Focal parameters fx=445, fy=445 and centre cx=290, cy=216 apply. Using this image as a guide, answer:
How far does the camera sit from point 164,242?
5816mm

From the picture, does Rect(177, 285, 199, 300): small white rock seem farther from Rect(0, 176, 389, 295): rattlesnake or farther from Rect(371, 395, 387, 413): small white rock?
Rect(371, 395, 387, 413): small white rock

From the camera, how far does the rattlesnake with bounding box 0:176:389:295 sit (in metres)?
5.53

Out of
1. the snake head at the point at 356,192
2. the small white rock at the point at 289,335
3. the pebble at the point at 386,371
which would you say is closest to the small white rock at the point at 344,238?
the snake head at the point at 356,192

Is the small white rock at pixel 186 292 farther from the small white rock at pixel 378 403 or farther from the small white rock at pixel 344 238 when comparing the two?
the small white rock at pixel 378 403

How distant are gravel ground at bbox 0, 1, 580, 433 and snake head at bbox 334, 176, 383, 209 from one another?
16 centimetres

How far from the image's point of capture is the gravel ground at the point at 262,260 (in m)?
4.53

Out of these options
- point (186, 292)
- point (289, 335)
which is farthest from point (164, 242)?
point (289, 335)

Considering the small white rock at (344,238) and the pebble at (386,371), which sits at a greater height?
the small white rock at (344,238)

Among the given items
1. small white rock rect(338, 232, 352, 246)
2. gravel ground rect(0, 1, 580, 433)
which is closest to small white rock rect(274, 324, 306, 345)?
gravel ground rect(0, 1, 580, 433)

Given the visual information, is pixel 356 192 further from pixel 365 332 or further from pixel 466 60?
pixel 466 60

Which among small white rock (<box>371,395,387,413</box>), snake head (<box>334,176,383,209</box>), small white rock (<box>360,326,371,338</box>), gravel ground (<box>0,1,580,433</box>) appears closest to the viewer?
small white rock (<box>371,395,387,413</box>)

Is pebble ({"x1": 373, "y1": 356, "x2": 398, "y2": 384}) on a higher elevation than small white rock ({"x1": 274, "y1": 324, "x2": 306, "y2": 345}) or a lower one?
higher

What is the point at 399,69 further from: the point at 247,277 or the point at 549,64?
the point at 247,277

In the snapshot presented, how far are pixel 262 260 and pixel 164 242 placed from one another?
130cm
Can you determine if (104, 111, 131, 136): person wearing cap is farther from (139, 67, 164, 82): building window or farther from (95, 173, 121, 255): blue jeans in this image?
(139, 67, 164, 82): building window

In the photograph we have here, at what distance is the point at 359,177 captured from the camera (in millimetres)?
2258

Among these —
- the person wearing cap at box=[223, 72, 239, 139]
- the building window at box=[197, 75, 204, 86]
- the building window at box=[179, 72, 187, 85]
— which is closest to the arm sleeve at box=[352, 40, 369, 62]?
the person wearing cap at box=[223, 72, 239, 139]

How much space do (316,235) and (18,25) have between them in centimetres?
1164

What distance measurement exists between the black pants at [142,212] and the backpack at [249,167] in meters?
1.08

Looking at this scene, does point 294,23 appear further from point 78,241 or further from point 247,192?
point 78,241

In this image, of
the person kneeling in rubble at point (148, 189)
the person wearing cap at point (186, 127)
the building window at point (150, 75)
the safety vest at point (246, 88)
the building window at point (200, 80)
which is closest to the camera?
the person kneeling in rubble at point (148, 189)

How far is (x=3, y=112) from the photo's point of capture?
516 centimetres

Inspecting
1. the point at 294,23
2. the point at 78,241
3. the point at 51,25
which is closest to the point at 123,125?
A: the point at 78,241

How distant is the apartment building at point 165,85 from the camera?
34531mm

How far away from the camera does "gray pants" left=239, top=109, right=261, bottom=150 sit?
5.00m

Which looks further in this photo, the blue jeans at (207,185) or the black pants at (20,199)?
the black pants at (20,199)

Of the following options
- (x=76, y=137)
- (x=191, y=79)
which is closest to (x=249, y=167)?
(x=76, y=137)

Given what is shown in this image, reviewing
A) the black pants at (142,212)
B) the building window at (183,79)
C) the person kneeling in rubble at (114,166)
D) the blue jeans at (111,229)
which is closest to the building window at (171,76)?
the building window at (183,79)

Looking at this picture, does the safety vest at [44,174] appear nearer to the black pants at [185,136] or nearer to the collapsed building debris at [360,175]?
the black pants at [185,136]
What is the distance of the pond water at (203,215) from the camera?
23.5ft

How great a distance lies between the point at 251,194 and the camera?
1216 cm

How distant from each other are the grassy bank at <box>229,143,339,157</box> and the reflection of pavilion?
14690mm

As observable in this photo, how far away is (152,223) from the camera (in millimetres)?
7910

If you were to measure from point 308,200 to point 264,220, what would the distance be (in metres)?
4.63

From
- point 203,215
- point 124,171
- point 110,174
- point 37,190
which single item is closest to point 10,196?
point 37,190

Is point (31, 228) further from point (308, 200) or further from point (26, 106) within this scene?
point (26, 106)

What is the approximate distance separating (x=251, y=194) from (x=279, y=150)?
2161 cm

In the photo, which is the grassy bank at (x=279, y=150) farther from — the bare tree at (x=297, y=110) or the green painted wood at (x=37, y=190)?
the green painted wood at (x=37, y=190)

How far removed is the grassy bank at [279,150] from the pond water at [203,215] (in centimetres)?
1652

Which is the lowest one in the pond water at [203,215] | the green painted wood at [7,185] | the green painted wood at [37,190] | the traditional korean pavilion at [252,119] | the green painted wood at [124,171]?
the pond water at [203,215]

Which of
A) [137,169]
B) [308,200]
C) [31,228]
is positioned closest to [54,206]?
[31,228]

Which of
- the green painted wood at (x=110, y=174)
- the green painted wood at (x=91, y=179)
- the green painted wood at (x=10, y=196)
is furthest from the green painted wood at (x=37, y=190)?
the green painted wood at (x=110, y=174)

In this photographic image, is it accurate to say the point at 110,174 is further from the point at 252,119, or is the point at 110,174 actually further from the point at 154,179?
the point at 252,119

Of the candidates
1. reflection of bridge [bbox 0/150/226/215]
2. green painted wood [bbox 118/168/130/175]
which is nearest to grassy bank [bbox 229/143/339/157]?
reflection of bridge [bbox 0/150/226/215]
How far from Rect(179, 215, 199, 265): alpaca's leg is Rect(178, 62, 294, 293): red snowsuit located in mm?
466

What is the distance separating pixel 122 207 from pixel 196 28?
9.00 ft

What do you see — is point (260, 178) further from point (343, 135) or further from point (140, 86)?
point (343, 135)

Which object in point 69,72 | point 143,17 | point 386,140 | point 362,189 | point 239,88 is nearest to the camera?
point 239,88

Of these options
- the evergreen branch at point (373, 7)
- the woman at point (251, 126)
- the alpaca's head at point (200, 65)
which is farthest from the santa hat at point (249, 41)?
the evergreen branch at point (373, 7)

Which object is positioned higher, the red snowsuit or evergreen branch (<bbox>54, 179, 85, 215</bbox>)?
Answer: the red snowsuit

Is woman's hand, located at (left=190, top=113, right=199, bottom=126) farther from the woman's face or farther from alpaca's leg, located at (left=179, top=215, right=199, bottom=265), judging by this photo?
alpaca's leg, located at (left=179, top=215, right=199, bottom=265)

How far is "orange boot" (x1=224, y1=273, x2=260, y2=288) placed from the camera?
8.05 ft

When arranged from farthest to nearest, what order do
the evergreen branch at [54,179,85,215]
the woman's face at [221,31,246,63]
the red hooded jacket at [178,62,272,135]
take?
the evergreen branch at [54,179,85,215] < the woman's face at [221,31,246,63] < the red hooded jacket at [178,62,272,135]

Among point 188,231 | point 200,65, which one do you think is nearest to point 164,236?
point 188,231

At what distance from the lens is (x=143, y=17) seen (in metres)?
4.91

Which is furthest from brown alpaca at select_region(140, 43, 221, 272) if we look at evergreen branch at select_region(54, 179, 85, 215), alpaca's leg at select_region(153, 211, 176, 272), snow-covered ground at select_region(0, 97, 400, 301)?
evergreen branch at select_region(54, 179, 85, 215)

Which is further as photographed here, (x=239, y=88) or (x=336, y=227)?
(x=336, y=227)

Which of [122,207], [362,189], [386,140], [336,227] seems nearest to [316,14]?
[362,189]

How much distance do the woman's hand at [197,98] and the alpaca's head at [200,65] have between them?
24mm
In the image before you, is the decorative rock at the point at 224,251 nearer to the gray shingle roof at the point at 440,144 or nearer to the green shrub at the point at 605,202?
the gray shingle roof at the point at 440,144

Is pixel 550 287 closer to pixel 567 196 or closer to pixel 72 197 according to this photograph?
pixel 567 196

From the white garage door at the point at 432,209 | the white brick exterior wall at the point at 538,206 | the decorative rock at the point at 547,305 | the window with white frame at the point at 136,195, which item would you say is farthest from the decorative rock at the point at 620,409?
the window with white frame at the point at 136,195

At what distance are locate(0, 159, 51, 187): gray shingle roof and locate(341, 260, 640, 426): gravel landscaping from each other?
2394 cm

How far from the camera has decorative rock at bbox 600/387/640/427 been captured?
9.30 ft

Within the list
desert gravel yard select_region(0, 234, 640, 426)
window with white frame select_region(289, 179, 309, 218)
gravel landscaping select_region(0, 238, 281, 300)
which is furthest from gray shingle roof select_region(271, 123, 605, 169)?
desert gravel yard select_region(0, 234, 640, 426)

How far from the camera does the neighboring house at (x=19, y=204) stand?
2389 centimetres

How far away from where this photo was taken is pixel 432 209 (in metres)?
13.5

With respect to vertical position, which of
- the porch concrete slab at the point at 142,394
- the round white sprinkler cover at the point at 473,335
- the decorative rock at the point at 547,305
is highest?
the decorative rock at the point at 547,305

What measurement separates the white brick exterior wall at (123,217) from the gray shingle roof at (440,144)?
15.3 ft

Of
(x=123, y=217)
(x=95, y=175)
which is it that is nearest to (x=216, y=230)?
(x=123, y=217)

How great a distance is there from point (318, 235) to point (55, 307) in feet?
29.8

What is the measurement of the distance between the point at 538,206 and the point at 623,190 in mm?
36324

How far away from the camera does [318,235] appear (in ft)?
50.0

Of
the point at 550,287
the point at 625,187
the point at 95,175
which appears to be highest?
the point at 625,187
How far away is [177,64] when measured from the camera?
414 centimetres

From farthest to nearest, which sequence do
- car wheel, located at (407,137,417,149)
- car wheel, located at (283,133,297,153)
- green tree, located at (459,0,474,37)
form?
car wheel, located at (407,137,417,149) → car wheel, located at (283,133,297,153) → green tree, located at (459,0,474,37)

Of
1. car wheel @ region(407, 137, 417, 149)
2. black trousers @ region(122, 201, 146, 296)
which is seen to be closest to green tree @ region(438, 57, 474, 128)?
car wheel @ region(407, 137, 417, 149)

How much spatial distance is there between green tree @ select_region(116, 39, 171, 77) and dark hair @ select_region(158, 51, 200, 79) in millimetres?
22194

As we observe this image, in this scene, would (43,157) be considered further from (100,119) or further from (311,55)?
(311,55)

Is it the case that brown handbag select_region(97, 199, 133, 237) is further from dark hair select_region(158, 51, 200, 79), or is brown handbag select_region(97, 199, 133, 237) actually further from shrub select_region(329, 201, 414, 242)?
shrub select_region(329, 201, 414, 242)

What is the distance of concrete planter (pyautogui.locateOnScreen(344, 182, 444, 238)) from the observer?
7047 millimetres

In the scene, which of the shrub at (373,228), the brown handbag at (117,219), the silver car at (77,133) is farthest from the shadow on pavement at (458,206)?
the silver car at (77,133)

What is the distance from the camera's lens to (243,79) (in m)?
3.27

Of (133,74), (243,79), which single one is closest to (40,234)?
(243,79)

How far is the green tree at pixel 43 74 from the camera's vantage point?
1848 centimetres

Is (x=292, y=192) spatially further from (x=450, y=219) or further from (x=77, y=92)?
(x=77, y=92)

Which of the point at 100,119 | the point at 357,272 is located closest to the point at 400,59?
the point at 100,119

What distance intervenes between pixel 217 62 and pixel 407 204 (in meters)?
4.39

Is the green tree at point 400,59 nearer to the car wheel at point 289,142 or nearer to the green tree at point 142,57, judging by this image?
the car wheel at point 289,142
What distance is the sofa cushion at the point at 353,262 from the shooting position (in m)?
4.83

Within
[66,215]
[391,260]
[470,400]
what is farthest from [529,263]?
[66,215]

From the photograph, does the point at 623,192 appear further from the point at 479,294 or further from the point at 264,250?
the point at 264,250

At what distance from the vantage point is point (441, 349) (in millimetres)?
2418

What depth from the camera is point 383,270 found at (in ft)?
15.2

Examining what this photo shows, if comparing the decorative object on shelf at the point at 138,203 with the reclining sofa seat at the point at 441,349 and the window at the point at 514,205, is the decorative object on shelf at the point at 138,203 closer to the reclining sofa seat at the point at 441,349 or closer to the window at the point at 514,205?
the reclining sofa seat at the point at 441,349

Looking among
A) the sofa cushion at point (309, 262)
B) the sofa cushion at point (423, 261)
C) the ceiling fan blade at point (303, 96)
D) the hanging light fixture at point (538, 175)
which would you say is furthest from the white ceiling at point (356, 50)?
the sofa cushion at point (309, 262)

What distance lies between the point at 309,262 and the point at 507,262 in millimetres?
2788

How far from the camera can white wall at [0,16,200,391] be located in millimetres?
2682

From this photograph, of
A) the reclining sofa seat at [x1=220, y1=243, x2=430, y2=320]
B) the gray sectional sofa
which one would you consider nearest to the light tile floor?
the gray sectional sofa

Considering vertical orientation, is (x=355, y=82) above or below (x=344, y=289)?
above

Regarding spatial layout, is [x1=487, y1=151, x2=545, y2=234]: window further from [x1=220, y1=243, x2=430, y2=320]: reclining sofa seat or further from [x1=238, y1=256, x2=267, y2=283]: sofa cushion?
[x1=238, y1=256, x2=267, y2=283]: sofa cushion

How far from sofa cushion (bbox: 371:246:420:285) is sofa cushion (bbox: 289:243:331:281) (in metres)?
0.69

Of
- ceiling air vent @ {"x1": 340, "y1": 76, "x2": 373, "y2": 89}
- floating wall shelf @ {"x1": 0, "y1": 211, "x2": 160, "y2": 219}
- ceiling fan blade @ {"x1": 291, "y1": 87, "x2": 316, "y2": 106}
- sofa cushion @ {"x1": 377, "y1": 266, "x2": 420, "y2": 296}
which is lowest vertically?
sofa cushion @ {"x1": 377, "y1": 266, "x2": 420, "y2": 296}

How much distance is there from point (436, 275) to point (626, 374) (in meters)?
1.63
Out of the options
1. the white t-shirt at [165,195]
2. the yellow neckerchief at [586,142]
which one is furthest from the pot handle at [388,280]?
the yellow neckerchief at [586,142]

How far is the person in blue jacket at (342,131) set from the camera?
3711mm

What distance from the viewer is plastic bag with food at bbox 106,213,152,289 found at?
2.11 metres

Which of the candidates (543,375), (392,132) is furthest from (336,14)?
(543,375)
+ + + + +
§ Goal: Reproduce the entries verbatim, everything from the line containing "Out of the options" down to the end of the entries, including both ends.

§ Written solution:
Out of the options
1. the white t-shirt at [165,195]
2. the yellow neckerchief at [586,142]
which one is furthest from the pot handle at [388,280]?
the yellow neckerchief at [586,142]

How far is the person in blue jacket at (342,131) set from the camera?
3711mm

What distance from the viewer is plastic bag with food at bbox 106,213,152,289 found at?
2.11 metres

Which of the candidates (543,375), (392,132) is furthest from (336,14)?
(543,375)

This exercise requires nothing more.